The learning transfer also went both ways, and I was struck by the quantity of learning in my home NHS organisation too. I was able to take some of it to the Nightingale – setting up a clinical reference group, huddles and safety briefings and asking patients and relatives ‘what matters to you?’

What key learning will you bring back?

One of the elements I valued most during COVID-19 was the rapid and agile nature of decision making and communication. Some of the bureaucracy that can get in the way was stripped back in both places I worked. But there's a risk you become very reactive in a crisis and you don't get a chance to take a bird's eye view of what you're seeing and learning and what the themes are. In a learning system, you're not just aiming to fix an immediate problem in front of you, you need to look at the double loop of learning, looking at the system it is part of. 

The experiences of working with people on the front line and witnessing the burden they've experienced, the impacts of some of the policy decisions of the last few years and how that's influenced how the NHS has functioned under the coronavirus pandemic were brought starkly home to me. Our staff are our greatest resource and we need to support them better both physically and psychologically. NHS staff are not a homogenous group and we need to keep our focus on equity and inequality, and the differing impact that COVID-19 has had on staff, patients and communities as we move into the next phase. We need to draw out the learning from how people swung rapidly into action to make change happen, not just in our health and care institutions, but in our communities. The work I am leading on anchor institutions and staff health and wellbeing at the Health Foundation has never felt more important. 
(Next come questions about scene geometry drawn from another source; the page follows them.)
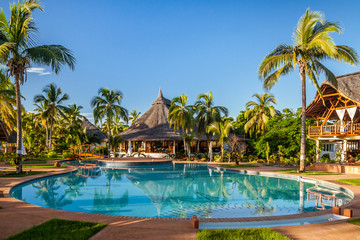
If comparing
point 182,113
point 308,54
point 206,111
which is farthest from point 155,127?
point 308,54

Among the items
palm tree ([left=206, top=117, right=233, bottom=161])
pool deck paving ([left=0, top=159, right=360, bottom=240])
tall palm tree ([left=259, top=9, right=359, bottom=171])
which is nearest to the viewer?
pool deck paving ([left=0, top=159, right=360, bottom=240])

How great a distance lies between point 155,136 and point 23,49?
16.6 m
I’ve learned a huge amount about change, improvement and most of all learned about learning. I was only away for three or four months, but it feels like a lifetime’s work. I’m even more clear on our role at the Health Foundation in supporting some of that work of understanding those insights, codifying them and helping people retain and build on improvements.

How will this experience affect your thinking about the work you lead?

I have been an improver for a while but I’ve become a real fan of the lens of learning. In the NHS, I’m seeing that people feel a real sense of responsibility to learn from this time. During COVID-19 I rarely used the term ‘improvement’ with staff and creating a culture of learning was inclusive.
People felt empowered and enabled to do new things and work collaboratively and we need to think about how we don't automatically lock in changes without understanding the bigger system that those changes are part of, what enabled those changes to be a success and ensuring that we understand the impacts they've had.

There are also some unanswered questions for me. We've not really answered the question of what does quality look like in a crisis situation in an NHS context, which will be particularly important if we have a further surge. Things like equity and inequalities have also come out much more strongly than before and I hope to focus on how we use our improvement and learning ‘muscle’ to address these big population health challenges.